TEXT FOR ANALYSIS:
──────────

- Born: April 5, 1961 (age 65) Chicago, Illinois, U.S.
- Occupation: Actress
- Years active: 1989–present
- Family: Billy Zane (brother)
- Website: lisazane.com

= Lisa Zane =

American actress (born 1961)

Lisa Zane (born April 5, 1961) is an American actress.

==Early life==
Zane was born in Chicago, the daughter of Thalia and William George Zane Sr. Her parents, who are both of Greek descent, founded a medical technical school. Her family's original surname, "Zanetakos", was anglicized to "Zane" by her father. She is the older sister of actor Billy Zane.

──────────

DATASET:
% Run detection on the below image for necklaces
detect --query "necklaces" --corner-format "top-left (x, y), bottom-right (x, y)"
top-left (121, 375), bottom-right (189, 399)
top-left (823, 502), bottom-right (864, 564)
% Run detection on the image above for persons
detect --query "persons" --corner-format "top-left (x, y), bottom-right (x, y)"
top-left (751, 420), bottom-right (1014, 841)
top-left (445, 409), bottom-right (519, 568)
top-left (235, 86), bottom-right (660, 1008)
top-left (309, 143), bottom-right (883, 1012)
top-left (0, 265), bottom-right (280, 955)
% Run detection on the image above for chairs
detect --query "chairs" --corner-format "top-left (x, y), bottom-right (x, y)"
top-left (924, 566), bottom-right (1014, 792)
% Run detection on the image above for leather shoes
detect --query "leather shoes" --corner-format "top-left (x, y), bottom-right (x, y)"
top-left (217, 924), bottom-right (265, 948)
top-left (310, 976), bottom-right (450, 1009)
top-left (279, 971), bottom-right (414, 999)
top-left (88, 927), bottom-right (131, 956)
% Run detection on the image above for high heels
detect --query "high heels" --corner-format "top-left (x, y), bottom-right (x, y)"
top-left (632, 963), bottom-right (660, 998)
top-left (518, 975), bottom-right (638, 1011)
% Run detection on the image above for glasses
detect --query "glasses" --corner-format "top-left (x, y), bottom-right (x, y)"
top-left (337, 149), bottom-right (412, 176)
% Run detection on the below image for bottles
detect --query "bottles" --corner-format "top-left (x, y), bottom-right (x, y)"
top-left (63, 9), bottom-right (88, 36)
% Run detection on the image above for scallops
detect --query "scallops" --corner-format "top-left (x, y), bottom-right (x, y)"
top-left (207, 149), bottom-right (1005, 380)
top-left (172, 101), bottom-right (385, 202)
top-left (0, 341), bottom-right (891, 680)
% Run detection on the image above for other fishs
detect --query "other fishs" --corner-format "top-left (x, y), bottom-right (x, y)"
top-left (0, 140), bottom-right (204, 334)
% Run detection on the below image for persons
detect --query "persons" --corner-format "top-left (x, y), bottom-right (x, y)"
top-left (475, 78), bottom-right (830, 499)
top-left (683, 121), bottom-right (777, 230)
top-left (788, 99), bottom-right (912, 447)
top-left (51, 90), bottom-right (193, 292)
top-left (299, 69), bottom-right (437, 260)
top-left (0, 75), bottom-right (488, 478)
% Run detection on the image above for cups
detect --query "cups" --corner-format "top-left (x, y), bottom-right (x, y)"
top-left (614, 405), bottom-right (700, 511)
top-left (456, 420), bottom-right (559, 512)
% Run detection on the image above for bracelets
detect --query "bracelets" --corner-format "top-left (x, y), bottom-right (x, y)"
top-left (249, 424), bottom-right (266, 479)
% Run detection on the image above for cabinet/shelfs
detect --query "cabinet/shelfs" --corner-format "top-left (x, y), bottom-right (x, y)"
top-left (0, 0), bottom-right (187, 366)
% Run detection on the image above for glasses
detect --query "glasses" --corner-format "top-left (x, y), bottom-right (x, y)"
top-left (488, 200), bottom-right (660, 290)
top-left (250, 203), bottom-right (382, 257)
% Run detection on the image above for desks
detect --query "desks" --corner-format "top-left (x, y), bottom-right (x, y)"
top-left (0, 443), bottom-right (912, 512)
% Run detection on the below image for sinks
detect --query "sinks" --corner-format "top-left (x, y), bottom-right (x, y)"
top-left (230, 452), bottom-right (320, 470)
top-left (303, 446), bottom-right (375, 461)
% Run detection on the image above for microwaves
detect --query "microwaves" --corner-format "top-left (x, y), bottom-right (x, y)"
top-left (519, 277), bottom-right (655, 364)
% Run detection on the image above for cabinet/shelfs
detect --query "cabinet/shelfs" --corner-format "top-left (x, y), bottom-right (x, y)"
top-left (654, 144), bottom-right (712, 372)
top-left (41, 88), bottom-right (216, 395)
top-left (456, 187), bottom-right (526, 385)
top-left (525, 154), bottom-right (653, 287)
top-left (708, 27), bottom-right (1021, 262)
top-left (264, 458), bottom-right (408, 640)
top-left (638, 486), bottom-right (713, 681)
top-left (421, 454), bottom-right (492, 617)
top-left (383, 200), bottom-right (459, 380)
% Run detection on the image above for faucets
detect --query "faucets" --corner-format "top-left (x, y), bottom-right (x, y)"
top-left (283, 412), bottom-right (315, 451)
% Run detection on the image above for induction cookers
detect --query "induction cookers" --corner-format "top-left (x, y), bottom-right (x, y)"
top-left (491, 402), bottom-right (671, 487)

──────────

WORK TASK A:
Based on the biography of Lisa Zane, say whether each statement agrees with the text. Answer yes or no for each, and quote the deciding words of the text exactly.
(i) Zane's parents founded a medical technical school.
(ii) Billy Zane is older than Lisa Zane.
(iii) Zane's mother anglicized the family surname.
WORK TASK B:
Write the next part of the Lisa Zane biography, continuing from where it stops.

RESPONSE AREA A:
(i) Yes: "Her parents, who are both of Greek descent, founded a medical technical school."
(ii) No: "She is the older sister of actor Billy Zane."
(iii) No: "by her father"

RESPONSE AREA B:
==Career==
Zane's first film role was in the 1989 film Heart of Dixie. She starred in Gross Anatomy the same year. Other early acting roles included playing Diane Leeds in the first season of medical drama ER, As Claire in Bad Influence (1990), counselor Maggie Burroughs in Freddy's Dead: The Final Nightmare (1991), the title role in The Nurse (1997) and a cameo as the gynaecologist in the comedy Cruel but Necessary (2005). She was a series regular as Melina Paros in L.A. Law from 1992 to 1993, JoAnne Meltzer in Profit, Diana in Roar, Le Sage in Dinotopia for Hallmark Entertainment and Sophia Keener in Law and Order in 2006. She provided the voice for She-Hulk in the first season of The Incredible Hulk, as well as Charley Davidson in Biker Mice from Mars in the follow-up 2006 series, taking over from Leeza Miller-McGee.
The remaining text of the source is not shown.